SHORT PROBLEM:
Exactly reproduce the line containing "From the set" together with every line after it, through the end of the entries, and give nothing more.

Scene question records

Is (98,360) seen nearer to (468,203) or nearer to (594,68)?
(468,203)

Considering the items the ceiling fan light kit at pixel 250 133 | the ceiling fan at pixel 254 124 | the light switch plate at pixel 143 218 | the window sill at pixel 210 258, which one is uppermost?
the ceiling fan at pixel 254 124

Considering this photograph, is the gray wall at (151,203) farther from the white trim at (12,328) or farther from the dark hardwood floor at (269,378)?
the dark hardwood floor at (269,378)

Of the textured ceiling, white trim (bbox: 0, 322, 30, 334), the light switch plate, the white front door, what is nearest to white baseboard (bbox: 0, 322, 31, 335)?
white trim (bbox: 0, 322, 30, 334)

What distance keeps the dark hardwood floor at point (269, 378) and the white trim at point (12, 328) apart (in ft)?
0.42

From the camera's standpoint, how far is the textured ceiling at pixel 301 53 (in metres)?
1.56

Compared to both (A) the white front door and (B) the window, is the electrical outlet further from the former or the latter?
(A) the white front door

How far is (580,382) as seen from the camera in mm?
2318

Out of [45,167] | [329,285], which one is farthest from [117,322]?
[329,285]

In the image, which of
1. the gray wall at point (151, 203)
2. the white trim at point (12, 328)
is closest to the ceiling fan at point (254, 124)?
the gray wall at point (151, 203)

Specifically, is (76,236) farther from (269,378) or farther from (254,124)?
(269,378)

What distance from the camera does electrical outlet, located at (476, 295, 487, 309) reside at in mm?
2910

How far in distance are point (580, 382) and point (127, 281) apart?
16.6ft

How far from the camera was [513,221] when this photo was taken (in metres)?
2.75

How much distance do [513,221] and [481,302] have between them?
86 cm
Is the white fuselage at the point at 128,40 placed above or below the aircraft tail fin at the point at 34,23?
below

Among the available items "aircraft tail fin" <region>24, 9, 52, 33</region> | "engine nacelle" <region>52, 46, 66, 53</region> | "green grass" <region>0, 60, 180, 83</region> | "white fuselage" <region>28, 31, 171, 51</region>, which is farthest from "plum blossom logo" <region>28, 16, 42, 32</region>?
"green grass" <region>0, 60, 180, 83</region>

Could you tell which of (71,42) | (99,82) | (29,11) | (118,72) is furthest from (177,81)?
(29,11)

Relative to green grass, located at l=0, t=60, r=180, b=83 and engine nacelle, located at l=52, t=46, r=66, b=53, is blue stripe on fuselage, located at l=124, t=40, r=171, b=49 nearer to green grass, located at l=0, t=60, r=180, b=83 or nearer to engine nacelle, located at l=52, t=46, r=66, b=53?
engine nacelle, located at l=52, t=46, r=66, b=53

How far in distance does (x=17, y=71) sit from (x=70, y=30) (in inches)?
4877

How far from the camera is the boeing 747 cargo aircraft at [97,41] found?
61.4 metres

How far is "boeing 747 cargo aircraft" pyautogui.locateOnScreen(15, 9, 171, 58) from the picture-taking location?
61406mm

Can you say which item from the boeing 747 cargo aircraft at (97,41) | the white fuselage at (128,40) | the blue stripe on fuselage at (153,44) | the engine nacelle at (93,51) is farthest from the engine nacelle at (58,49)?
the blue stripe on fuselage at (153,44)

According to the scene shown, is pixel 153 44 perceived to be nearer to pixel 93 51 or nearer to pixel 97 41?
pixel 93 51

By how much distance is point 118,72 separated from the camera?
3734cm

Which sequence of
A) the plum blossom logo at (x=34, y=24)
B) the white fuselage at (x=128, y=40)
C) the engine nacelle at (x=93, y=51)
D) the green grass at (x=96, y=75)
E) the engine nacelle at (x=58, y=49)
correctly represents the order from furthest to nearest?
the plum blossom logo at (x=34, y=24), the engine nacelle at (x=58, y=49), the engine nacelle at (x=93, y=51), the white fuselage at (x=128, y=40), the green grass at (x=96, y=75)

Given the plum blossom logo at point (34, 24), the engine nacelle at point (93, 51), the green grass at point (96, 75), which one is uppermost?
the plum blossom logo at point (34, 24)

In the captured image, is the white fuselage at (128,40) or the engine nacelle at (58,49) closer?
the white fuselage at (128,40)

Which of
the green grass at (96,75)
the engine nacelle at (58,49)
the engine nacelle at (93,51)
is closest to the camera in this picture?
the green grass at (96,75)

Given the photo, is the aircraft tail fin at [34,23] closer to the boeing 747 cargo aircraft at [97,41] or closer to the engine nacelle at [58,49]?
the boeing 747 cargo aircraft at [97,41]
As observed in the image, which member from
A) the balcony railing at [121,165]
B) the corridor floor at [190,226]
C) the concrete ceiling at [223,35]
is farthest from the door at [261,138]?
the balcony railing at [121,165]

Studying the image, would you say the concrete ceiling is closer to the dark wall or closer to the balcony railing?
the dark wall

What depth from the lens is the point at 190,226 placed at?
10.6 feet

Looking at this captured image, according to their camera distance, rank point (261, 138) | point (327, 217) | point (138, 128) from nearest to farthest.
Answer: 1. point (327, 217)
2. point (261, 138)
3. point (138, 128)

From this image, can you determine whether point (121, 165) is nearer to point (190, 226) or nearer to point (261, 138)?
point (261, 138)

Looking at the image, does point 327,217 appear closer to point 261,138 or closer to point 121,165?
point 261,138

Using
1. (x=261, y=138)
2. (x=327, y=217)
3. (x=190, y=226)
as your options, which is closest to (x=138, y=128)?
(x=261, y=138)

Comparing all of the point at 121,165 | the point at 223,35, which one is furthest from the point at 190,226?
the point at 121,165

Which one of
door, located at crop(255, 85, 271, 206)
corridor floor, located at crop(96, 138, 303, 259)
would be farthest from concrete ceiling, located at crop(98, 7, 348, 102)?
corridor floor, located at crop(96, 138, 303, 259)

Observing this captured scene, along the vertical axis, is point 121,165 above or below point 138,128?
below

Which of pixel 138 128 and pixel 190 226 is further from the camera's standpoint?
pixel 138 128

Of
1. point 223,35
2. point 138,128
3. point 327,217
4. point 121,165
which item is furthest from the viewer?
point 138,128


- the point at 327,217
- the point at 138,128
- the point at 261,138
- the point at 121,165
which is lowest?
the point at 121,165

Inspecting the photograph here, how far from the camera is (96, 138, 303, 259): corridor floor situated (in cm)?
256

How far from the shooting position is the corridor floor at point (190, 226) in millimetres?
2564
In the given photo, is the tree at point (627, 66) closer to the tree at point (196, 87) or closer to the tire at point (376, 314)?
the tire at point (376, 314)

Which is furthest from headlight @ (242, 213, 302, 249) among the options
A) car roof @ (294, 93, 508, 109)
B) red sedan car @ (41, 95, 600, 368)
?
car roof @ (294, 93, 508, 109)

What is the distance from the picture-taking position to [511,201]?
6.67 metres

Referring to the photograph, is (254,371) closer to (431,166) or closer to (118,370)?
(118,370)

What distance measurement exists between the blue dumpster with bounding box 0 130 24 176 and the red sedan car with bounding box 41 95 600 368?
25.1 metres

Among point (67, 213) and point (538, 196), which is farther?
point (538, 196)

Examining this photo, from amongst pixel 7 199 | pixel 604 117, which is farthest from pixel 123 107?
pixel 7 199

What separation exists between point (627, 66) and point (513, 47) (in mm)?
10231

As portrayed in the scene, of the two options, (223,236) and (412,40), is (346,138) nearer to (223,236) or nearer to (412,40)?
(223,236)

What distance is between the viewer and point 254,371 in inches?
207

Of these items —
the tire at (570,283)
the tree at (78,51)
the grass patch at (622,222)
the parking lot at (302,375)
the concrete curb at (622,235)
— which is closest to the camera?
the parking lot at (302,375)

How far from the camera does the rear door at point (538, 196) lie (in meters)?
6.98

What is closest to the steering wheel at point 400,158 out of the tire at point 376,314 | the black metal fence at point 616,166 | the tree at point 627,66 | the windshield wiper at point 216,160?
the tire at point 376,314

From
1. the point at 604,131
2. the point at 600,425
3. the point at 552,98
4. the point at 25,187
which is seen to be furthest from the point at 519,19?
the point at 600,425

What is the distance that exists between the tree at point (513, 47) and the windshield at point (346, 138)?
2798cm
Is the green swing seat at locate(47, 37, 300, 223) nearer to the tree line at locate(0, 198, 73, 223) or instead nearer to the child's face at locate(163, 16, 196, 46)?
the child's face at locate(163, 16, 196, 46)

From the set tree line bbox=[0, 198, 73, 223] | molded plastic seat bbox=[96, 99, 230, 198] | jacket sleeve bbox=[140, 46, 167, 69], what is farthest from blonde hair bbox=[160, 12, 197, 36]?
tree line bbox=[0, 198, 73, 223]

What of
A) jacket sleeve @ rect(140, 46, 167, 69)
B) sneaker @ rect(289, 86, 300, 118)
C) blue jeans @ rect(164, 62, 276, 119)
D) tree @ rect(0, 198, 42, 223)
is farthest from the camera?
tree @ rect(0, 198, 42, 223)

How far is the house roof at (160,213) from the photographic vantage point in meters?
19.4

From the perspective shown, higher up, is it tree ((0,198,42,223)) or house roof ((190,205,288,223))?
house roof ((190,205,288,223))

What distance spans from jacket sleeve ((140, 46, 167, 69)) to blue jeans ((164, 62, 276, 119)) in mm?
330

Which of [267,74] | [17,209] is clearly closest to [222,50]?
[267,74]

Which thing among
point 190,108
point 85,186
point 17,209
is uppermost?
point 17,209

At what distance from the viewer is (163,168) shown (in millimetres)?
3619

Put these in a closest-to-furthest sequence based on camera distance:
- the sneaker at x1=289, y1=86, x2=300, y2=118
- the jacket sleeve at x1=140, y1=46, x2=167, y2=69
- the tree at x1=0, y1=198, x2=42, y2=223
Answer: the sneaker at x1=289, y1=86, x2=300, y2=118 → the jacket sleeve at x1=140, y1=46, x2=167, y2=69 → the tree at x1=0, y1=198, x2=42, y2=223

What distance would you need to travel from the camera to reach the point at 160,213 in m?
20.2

RESPONSE BELOW:
From the set tree line bbox=[0, 198, 73, 223] | molded plastic seat bbox=[96, 99, 230, 198] | jacket sleeve bbox=[140, 46, 167, 69], what is farthest from blonde hair bbox=[160, 12, 197, 36]?
tree line bbox=[0, 198, 73, 223]

What of
A) jacket sleeve @ rect(140, 46, 167, 69)
B) sneaker @ rect(289, 86, 300, 118)
C) blue jeans @ rect(164, 62, 276, 119)
D) tree @ rect(0, 198, 42, 223)
is farthest from the camera?
tree @ rect(0, 198, 42, 223)

How far is the house roof at (160,213) from the photographic vantage point in meters?
19.4

From the perspective shown, higher up, is it tree ((0,198,42,223)) or house roof ((190,205,288,223))?
house roof ((190,205,288,223))

What distance spans from jacket sleeve ((140, 46, 167, 69)) to blue jeans ((164, 62, 276, 119)) in mm?
330

Which of [267,74] | [17,209] is clearly closest to [222,50]?
[267,74]

Which thing among
point 190,108
point 85,186
point 17,209
is uppermost?
point 17,209

At what distance from the viewer is (163,168) shown (in millimetres)?
3619

Put these in a closest-to-furthest sequence based on camera distance:
- the sneaker at x1=289, y1=86, x2=300, y2=118
- the jacket sleeve at x1=140, y1=46, x2=167, y2=69
- the tree at x1=0, y1=198, x2=42, y2=223
Answer: the sneaker at x1=289, y1=86, x2=300, y2=118 → the jacket sleeve at x1=140, y1=46, x2=167, y2=69 → the tree at x1=0, y1=198, x2=42, y2=223

What distance would you need to travel from the camera to reach the point at 160,213 in m?
20.2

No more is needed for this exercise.